# [Extract provided]
A fundamental representation of network topology is the adjacency matrix, 15 where rows and columns correspond to the network’s nodes. In this structure, diagonal elements represent self-loops. Each matrix entry indicates the existence of an edge between the corresponding nodes, with the numerical value representing the associated weight. Specifically, this study employs an undirected weighted graph model, which inherently results in a symmetric adjacency matrix.
Literature review
The use of data visualization within dynamic networks
The taxonomy proposed by Bach et al. (2017) 16 outlines the main data visualization classes for space-time cubes: extraction, flattening, geometry transformation, and content transformation. The authors discuss the advantages and limitations of this technique, facilitating the description, critical assessment of visualization challenges, and comparison of different tasks applied to temporal data. Regarding extraction operations, point and plane extraction from the volume are performed via orthogonal slicing. Within geometry transformation operations, time translation is addressed. Finally, the content transformation class employs labeling and data filtering techniques. By employing these operations in a composite manner, 16 it is possible to construct an interactive environment that enables users to explore data efficiently. This approach aligns with the methodology developed by Hong et al., 17 which emphasizes user interaction within the application.
The work proposed by Hong et al. 17 seeks to clarify the integration of information across visualizations of varying dimensionality, for instance, enabling the integration of 3D and 2D environments. It maps the usage of distinct visual data representation methods that utilize techniques analogous to those developed by Bach. 4 This recent mapping guides the deployment of data visualization techniques, highlighting the design patterns applied in this research.
The literature presents robust techniques for visualizing dynamic networks through the aggregation of time slices in three-dimensional environments. Gohnert et al. 18 propose 3D DynNetVis, a web-based tool (built with Three.js) that stacks graph layouts along a third temporal dimension, facilitating the inspection of network evolution in accordance with Shneiderman’s “mantra”. 19 Similarly, Bach et al. 20 introduce MultiPiles, which utilizes the stacking of adjacency matrices. While focusing on dense and weighted networks, such as those observed in brain activity, the authors group similar time slices to reduce redundancy and visual clutter, validating the use of dense time-series weighted networks in complex scientific domains.
Beyond the temporal structure, data comprehension depends on interaction techniques and the identification of topological patterns. MatrixExplorer 21 established the importance of coupling matrix and graph (node-link) visualizations in a synchronized manner, allowing for reordering to reveal clusters and connectivities. Recent advances focus on the exploration of changes and explainability: Wen et al. 22 developed DiffSeer, which visually highlights weight differences between adjacent time slices, while Shu et al. 23 propose interactive approaches to assist users in identifying and interpreting complex visual patterns in matrices, demonstrating superiority over static learning methods. The development of such tools must consider usability barriers and the various stages of exploration. Alkadi et al. 24 define an eight-step framework for Network Information Visualization, encompassing every step from data formatting and import to the final interpretation of network concepts. This methodological workflow facilitates the identification of limitations and informs design decisions, ensuring that the transition from data modeling to visual exploration, whether via matrices or diagrams, meets the researcher’s cognitive needs.

# [Requirement 1]
According to the excerpt on visualizing dynamic networks, what library was 3D DynNetVis built with?
# [Requirement 2]
Translate this sentence from the excerpt on visualizing dynamic networks into Spanish: "In this structure, diagonal elements represent self-loops."
# [Requirement 3]
Carry on the excerpt on visualizing dynamic networks, starting right after its final sentence.

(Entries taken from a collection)
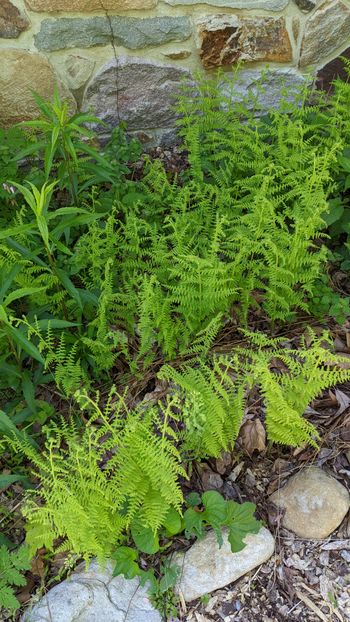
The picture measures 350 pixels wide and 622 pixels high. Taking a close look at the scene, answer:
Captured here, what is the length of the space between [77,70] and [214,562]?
2921 millimetres

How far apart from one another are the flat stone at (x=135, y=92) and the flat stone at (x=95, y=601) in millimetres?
2741

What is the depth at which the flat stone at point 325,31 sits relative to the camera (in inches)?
142

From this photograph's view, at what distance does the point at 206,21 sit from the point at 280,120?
84 cm

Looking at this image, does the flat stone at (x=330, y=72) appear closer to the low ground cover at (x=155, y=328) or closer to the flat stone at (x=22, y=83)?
the low ground cover at (x=155, y=328)

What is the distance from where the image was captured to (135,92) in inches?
146

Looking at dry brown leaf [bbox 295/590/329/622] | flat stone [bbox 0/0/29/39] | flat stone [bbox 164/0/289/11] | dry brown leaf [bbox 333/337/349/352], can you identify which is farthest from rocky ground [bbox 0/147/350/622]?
flat stone [bbox 0/0/29/39]

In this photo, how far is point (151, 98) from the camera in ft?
12.3

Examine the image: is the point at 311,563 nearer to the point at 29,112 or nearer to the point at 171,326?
the point at 171,326

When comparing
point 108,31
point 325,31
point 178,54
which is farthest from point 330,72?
point 108,31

# [Written response 1]
Three.js

# [Written response 2]
En esta estructura, los elementos de la diagonal representan autobucles.

# [Written response 3]
Application of dynamic cross correlation maps in structural bioinformatics
The literature widely employs DCCM as a comparative tool to elucidate functional alterations in biological systems by contrasting distinct molecular states. Wang et al. 11 and Dash et al. 8 apply this method to compare native structures (wild-type) with mutant variants, demonstrating how point mutations propagate dynamic effects throughout the structure and may induce anti-correlated motions that are functionally relevant. Extending the analysis to molecular interactions, Parida et al. 10 employ the technique to assess the impact of ligands, enabling the identification of molecules that stabilize the protein or induce perturbations within its internal motion network.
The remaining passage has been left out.